Let’s hope we hear about mobile DTV as much as we heard about Jay moving to prime time. The Advanced Television Systems Committee last night approved the standard for transmitting mobile DTV over the air. The effort was nearly two-and-a-half years in the making, giving Verizon a significant head-start with VCast.

The wireless carrier doesn’t break out its VCast subscriber numbers, but with nearly 88 million cellular subscribers, it’s safe to bet there’s a few million. MobiTV, which won an Emmy for its mobile TV technology, is carried by AT&T and Sprint. It surpassed 6 million subscribers worldwide in February.

The incumbent carriers mean some stiff competition for broadcasters, who have their own advantages.

One is that Verizon led with data; VCast initially was launched on the carrier’s data network and video forever buffered on the user end. Subscribers fled. It relaunched on MediaFLO, a far more reliable distribution technology.
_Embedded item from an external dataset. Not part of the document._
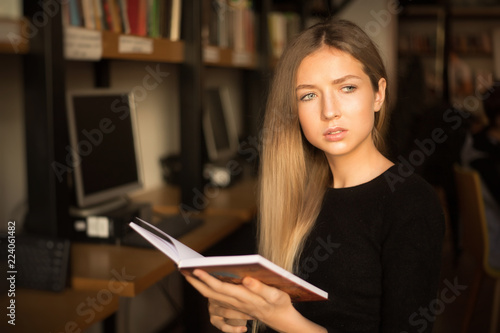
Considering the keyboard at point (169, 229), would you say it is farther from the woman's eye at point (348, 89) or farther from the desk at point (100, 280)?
the woman's eye at point (348, 89)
Now MediaFLO’s parent, Qualcomm, is making handsets specifically to receive MediaFLO content--FLO TV.

All of these services cost money. All are subscriber based. The great hope of mobile broadcast DTV is that it will be ad-supported and therefore free. This could work, except it will take lots of loud barking!

Mobile broadcast receivers are expected to show up at the Consumer Electronics Show in January, but they should be in the market now. Broadcasters should be slathering manufacturers with Dom and filet mignon to get receivers to market. They should comp premium air-time to push them for the holiday season. They should be pushing free mobile DTV incessantly, the way NBC let every living being on the planet know that Jay Leno would appear in prime time this season.

There should not be one single life-form in the known universe who remains unaware that mobile television can be had for free. Because free means squat anymore without some form of cache attached. This is the United States of Marketing. Even the best ideas sink without sufficient marketing. Remember terrestrial DTV, with the best-quality, high-definition video available of any system--for free? Yeah, that went over big, didn’t it. Who knew? A handful of geeks and techies, that’s who.

Mobile DTV could work. It could very well be the revenue stream that saves the broadcast television industry--if people know about it. Having a couple of anchors push the service in a few newscasts is not enough. Billboards. Air time. Sponsored extreme athletes. Pink as a spokeswoman. The ATSC M/H comet. Ads at bus stops, in local neighborhood rags, on the radio, in the air from smoke-trailing biplanes.

Just this once, I hope this industry uses the power of its own platform to predicate its success rather than the petard-hoisting that was terrestrial DTV. It’s OK to take a lesson from HBO. C’mon. Feel the noise.